Change Nmap to Masscan?

[bugeja1989]

Can you change or customise the use between masscan and nmap

something like: https://github.com/zan8in/masscan

[Ullaakut]

Hi @bugeja1989 !

Why do you need Cameradar to use masscan over nmap?

Nmap should be able to discover RTSP hosts with no problem, just as well as masscan.

The repository you linked is a heavily inspired implementation of masscan bindings based on my nmap package, which is fine but I don't see why using it would improve Cameradar.

[Ullaakut]

Sure this would work 👍

Cameradar is not intended to be a tool used to discover exploitable IP cameras on the internet, it is intended to be a penetration testing tool, precisely aimed at small, specific targets.

There could be cases where masscan might be relevant, but they could easily tend towards the illegal, which is why I will not integrate masscan over nmap for Cameradar.

Unless you have another argument than scanning the whole internet, which is not the intended purpose of this tool, I do not think I'll change my mind 😄

[Ullaakut]

@phr34k0 I'm curious about your use case then, because if it is a valid one I'd be willing to offer the choice between using masscan and nmap during the discovery phase in Cameradar.

How many subnetworks do you usually need to scan in parallel? Do you work for a company with thousands of active sites with CCTV coverage? Do you then usually know the exact IPs of the cameras, or at least the IP ranges at which they are available, or do you have to guess and scan the whole network?

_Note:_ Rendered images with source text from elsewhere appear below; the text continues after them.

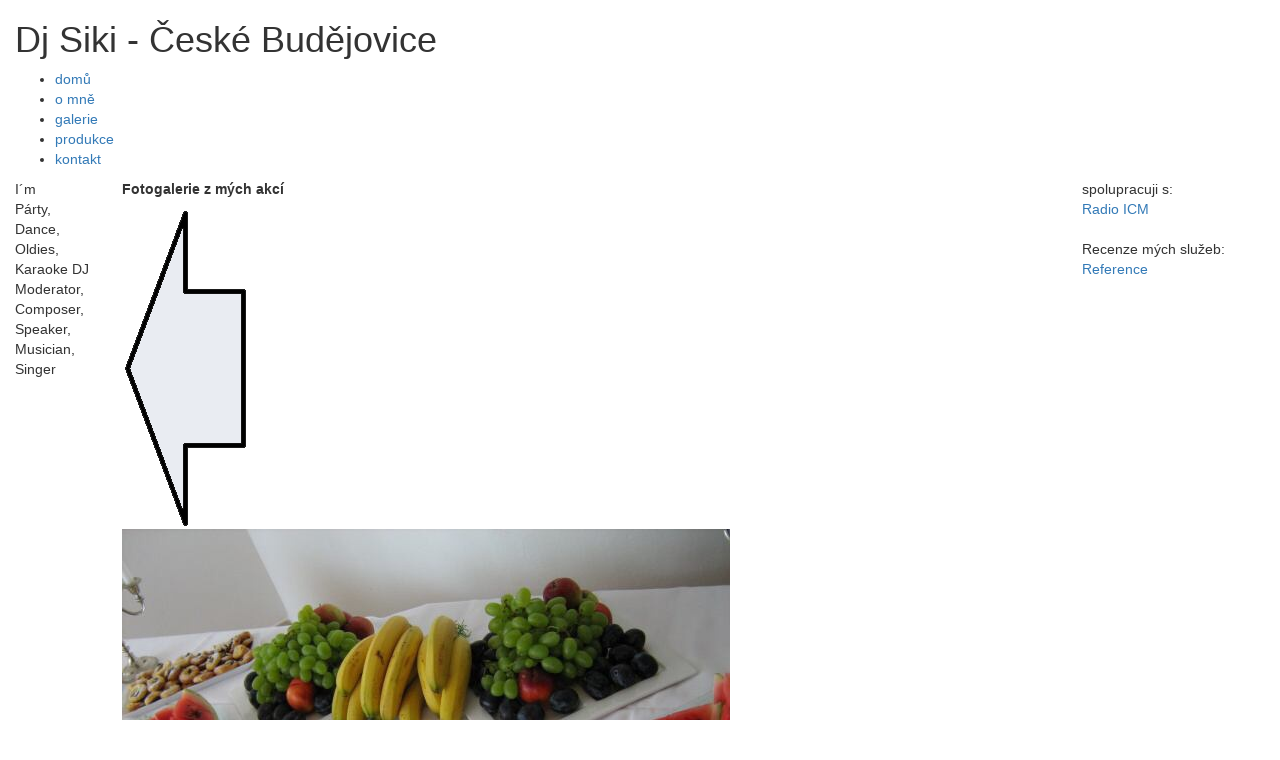

--- FILE ---
content_type: text/html
request_url: https://djsiki.cz/galerie/galerie_big3.php?cislo=32
body_size: 2015
content:
<!DOCTYPE html>
<html lang='cs'>
  <head>    
    <meta charset='utf-8'>
    
   <title>DJ-na-svatbu-ples-diskotéku-České-Budějovice</title>
   
   <meta name="viewport" content="width=device-width, initial-scale=1">
   <link rel="stylesheet" href="https://maxcdn.bootstrapcdn.com/bootstrap/3.3.7/css/bootstrap.min.css">

<!-- jQuery library -->
<script src="https://ajax.googleapis.com/ajax/libs/jquery/3.2.0/jquery.min.js"></script>

<!-- Latest compiled JavaScript -->
<script src="https://maxcdn.bootstrapcdn.com/bootstrap/3.3.7/js/bootstrap.min.js"></script>
   <meta name="author" content="Luboš Sýkora" />
   <meta name="copyright" content="DJ, Siki" />
   <meta name="DC.Title" content="DJ párty | hudba na ples-svatbu-večírek" />   
   <meta name="description" content="DJ na diskotéky a všechny druhy akcí firemní večírky, svatby, narozeninové oslavy, maturitní plesy, párty" />
    <meta name="robots" content="index, follow" />
    <meta name="googlebot" content="index, follow" />
    <meta http-equiv="cache-control" content="must-revalidate" />
    <meta name="geo.position" content="48.9786461N, 14.4759236E" />
    <meta name="ICBM" content="48.9786461N, 14.4759236E" /> 
    <meta http-equiv='X-UA-Compatible' content='IE=edge'>
    
    <link rel='stylesheet' href='/styl/default.css' />
    <link rel="shortcut icon" href="/img/favicon.ico" />
        <script src='https://www.google.com/recaptcha/api.js'></script>
  </head>
  
  <body onKeydown='myFunction(event)'>
  
  <div class="container-fluid">
   
   <div class="row">    <!--row 1-->
    <div class="col-sm-12">
     <header onclick="window.location.href='/index.php'">
      <h1>
      Dj Siki - České Budějovice
      </h1>
     </header>
   </div>
  </div> <!--end row 1-->
  
  <div class="row">    <!--row 2-->
    <div class="col-sm-12">
     <nav>
      <ul>
          <li><a href="/index.php" title="home"><span>domů</span></a></span></li>
          <li><a href="/about.php" title="about"><span>o&nbsp;mně</span></a></li>
          <li><a href="/gallery.php" title="gallery"><span>galerie</span></a></li>
          <li><a href="/production.php" title="my production"><span>produkce</span></a></li>
          <li><a href="/contact.php" title="contact"><span>kontakt</span></a></li>
      </ul>
     </nav>
   </div>
  </div> <!--end row 2-->
  
   <div class="row">    <!--row 3-->
    <div class="col-sm-1"> <!--left col-->
      <div id="fb-root"></div>
      <script>(function(d, s, id) {
        var js, fjs = d.getElementsByTagName(s)[0];
        if (d.getElementById(id)) return;
        js = d.createElement(s); js.id = id;
        js.src = "//connect.facebook.net/cs_CZ/all.js#xfbml=1";
        fjs.parentNode.insertBefore(js, fjs);
      }(document, 'script', 'facebook-jssdk'));</script>
   <!--facebook skript end-->
   <span>
      I´m<br />
      Párty, Dance, Oldies, Karaoke DJ<br />
      Moderator, Composer, Speaker, Musician, Singer<br />
           
      </span>
    </div> <!-- end left col -->
  <div id="content_galery">
    <div class="col-sm-9"> <!-- middle col -->
      <section>
      <article>
      <p>
        <strong>
        Fotogalerie z mých akcí
        </strong>
      </p>
      </article>
      <article>
        <div class="gallery"> <!-- table -->    
          <div class='tr'>     
       <script>                
        function myFunction(event) {
          var x = event.keyCode;
            if (x == 37) {  //37 je sipka vlevo - predchozi snimek
                          window.location.href='galerie_big3.php?cislo=31'                          }
                          
            if (x == 39) {   //39 je sipka vpravo - dalsi snimek
                          window.location.href='galerie_big3.php?cislo=33'                          }
                  }
       </script>
       
                  <div class='td'>
                    <a href='galerie_big3.php?cislo=31' title='předchozí'>
                    <img src='/img/sipka_left.png' alt='předchozí' class='left'>
                    </a>
                  </div><!-- end td -->   
                  <div class='td'>
                  <a href='galerie3.php' title='návrat do galerie'>
                    <img src='gallery3/velke/foto32.jpg' alt='foto' class='big'>
                  </a>
                  </div><!-- end td -->
                  <div class='td'>
                    <a href='galerie_big3.php?cislo=33' title='další'>
                    <img src='/img/sipka_right.png' alt='další' class='right'>
                    </a>
                  </div><!-- end td --> 
          </div>  <!-- end tr -->
         </div>  <!-- end table -->         
     </div> <!--end conten gallery-->
       
     
      </article>
      </section>
    </div> <!-- end middle col -->
    <div class="col-sm-2"> <!-- right col -->
      <aside>spolupracuji s:<br />
    
      <a href="http://www.radioicm.cz/index.php?page=page&pid=211" title="rádio" target="_BLANK">Radio ICM</a> <br /> <br />   
    
    Recenze mých služeb:<br />
    
      <a href="https://obchody.heureka.cz/djsiki-cz/recenze/" title="Reference" target="_BLANK">Reference</a> <br /><br />      
     
    
    <!--facebook start-->
  <p>  
  <div class="fb-like-box" data-href="http://www.facebook.com/pages/Dj-siki/247157315357630" data-width="152" data-colorscheme="dark" data-show-faces="true" data-stream="false" data-header="false"></div> 
   </p>
   
   <div class="fb-send" data-href="http://www.facebook.com/pages/Dj-siki/247157315357630" data-font="arial" data-colorscheme="dark"></div> 
  <!--/facebook end-->
    </aside>
   </div> <!-- end right col -->
    
  </div>  <!--end row 3-->
  
  <div class="row">    <!--row 4-->
    <div class="col-sm-12">
     <footer>
      <h6>
      Dj Siki - České Budějovice - Copyright DJ Siki 2000 &copy;
      </h6>
     </footer>
   </div>
  </div> <!--end row 4-->
  
</div> <!-- end container  -->
            
  </body>
</html>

If it's not the case with your clients/company, note that surveillance cameras should always be on a separate network, isolated from the rest of the infrastructure, for multiple reasons:

• Many brands of cameras are vulnerable to known exploits (especially Chinese brands), very likely many zero days, and some even have backdoors, that allow any attacker to take control of the camera and use it as a host in the network, from which to conduct further reconnaissance & attacks
• Cameras should ideally never be accessed remotely but only on-site by security guards. If they are to be accessed remotely, that should be done through IP whitelisting to allow only the NOC access to the cameras. Potential attackers having even only read access on what is going on onsite can facilitate social engineering and physical attacks.

That said, I could see a case where if you work for a large company and they ask you for a threat assessment of all of their networks without telling you where exactly IP cameras might or might not be available, that could take considerable time with Cameradar. It seems to me like quite an edge-case though 😬

[Ullaakut]

The thing is, it's going to get misused anyway 😄 I could see a valid case for having a private version of the repo with a masscan alternative, specifically accessible to people that I can be pretty sure will make good use for it though, if you are interested.

Disclaimer though, I do not have as much free time these days as I did when I wrote the tool so it could take some time.